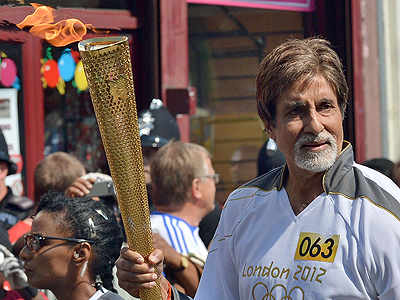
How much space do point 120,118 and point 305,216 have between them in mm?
709

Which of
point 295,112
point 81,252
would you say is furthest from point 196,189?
point 295,112

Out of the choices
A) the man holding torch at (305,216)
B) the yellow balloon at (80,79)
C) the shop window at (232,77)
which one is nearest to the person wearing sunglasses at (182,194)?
the man holding torch at (305,216)

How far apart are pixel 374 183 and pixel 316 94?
0.36 metres

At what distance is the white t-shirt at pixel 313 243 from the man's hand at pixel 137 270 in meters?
0.32

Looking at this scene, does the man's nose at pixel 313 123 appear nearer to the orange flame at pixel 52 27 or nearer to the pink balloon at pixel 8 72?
the orange flame at pixel 52 27

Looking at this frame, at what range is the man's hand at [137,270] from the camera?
Answer: 8.71ft

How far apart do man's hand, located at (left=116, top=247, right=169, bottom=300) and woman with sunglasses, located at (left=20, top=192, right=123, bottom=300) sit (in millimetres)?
710

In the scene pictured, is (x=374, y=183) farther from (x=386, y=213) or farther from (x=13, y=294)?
(x=13, y=294)

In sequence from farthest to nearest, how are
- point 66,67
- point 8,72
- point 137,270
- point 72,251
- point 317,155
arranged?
1. point 66,67
2. point 8,72
3. point 72,251
4. point 317,155
5. point 137,270

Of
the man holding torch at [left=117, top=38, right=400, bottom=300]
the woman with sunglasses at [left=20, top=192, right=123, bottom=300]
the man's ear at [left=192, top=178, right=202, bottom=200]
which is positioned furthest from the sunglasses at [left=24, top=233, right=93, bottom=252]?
the man's ear at [left=192, top=178, right=202, bottom=200]

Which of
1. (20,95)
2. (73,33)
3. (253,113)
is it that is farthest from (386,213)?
(253,113)

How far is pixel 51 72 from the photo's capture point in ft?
22.7

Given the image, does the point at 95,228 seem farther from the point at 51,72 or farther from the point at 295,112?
the point at 51,72

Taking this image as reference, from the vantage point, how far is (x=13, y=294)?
4.06 metres
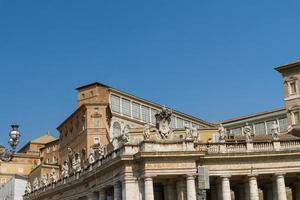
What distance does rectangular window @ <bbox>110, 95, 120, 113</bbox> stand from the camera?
101438mm

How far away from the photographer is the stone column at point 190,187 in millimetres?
44594

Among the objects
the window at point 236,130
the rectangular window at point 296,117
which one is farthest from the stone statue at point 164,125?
the window at point 236,130

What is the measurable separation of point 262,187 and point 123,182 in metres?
14.3

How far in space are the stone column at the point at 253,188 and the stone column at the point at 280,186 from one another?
6.06 ft

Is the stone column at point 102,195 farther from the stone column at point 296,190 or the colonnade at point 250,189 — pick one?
the stone column at point 296,190

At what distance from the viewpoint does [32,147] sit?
138625mm

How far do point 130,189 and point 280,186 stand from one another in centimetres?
1274

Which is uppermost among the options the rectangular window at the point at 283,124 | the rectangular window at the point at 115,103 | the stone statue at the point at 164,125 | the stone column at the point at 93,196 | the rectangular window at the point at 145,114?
the rectangular window at the point at 115,103

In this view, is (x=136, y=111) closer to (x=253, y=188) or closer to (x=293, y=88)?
(x=293, y=88)

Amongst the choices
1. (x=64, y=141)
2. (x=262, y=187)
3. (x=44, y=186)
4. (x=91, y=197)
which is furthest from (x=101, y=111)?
(x=262, y=187)

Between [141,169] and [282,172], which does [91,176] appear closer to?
[141,169]

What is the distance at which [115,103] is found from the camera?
10181 centimetres

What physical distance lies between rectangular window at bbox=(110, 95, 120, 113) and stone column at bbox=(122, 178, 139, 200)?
55.5 m

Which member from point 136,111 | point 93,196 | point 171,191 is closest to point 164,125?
point 171,191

Set exercise:
Every entry must be reproduced exactly, with the images left out.

Output:
How much space do point 120,118 and point 305,216 have between them in mm?
709

Which of
point 295,112
point 81,252
would you say is furthest from point 196,189?
point 295,112

Out of the choices
A) the man holding torch at (305,216)
B) the yellow balloon at (80,79)
C) the shop window at (232,77)
which one is nearest to the person wearing sunglasses at (182,194)?
the man holding torch at (305,216)

How far apart are pixel 374 183 and pixel 316 94?
0.36 metres

At what distance is the white t-shirt at pixel 313 243 from the man's hand at pixel 137 270 in meters?
0.32

Looking at this scene, does the man's nose at pixel 313 123 appear nearer to the orange flame at pixel 52 27 or nearer to the pink balloon at pixel 8 72?
the orange flame at pixel 52 27

Looking at this frame, at what range is the man's hand at [137,270] from the camera?
Answer: 8.71ft

How far apart do man's hand, located at (left=116, top=247, right=169, bottom=300) and woman with sunglasses, located at (left=20, top=192, right=123, bottom=300) sit (in millimetres)?
710

In the scene pictured, is (x=374, y=183) farther from (x=386, y=213) or farther from (x=13, y=294)?
(x=13, y=294)

In sequence from farthest to nearest, how are
- point 66,67
- point 8,72
- point 137,270
- point 72,251
- point 317,155
arranged?
1. point 66,67
2. point 8,72
3. point 72,251
4. point 317,155
5. point 137,270

Of
the man holding torch at [left=117, top=38, right=400, bottom=300]
the woman with sunglasses at [left=20, top=192, right=123, bottom=300]
the man's ear at [left=192, top=178, right=202, bottom=200]
which is positioned furthest from the sunglasses at [left=24, top=233, right=93, bottom=252]?
the man's ear at [left=192, top=178, right=202, bottom=200]

Which of
1. (20,95)
2. (73,33)
3. (253,113)
is it that is farthest from (386,213)?
(253,113)

How far is pixel 51 72 from the photo's capture point in ft?
22.7

Given the image, does the point at 95,228 seem farther from the point at 51,72 or farther from the point at 295,112?
the point at 51,72

Taking this image as reference, from the vantage point, how far is (x=13, y=294)?
4.06 metres
What distance does rectangular window @ <bbox>110, 95, 120, 113</bbox> stand from the camera?
101438mm

How far away from the photographer is the stone column at point 190,187 in millimetres?
44594

Among the objects
the window at point 236,130
the rectangular window at point 296,117
which one is farthest from the stone statue at point 164,125?
the window at point 236,130

What is the measurable separation of point 262,187 and point 123,182 in metres?
14.3

How far in space are the stone column at the point at 253,188 and the stone column at the point at 280,186 from one another?
6.06 ft

Is the stone column at point 102,195 farther from the stone column at point 296,190 or the colonnade at point 250,189 — pick one?
the stone column at point 296,190

At what distance from the viewpoint does [32,147] sit?
138625mm

How far do point 130,189 and point 280,186 stand from one another in centimetres?
1274

Which is uppermost among the options the rectangular window at the point at 283,124 | the rectangular window at the point at 115,103 | the stone statue at the point at 164,125 | the stone column at the point at 93,196 | the rectangular window at the point at 145,114?
the rectangular window at the point at 115,103

In this view, is (x=136, y=111) closer to (x=253, y=188) or closer to (x=293, y=88)?
(x=293, y=88)

Amongst the choices
1. (x=64, y=141)
2. (x=262, y=187)
3. (x=44, y=186)
4. (x=91, y=197)
which is furthest from (x=101, y=111)?
(x=262, y=187)

Between [141,169] and [282,172], which does [91,176] appear closer to?
[141,169]

What is the distance at which [115,103] is found from the camera?
10181 centimetres

What physical distance lies between rectangular window at bbox=(110, 95, 120, 113) and stone column at bbox=(122, 178, 139, 200)?
55.5 m

Which member from point 136,111 | point 93,196 | point 171,191 is closest to point 164,125?
point 171,191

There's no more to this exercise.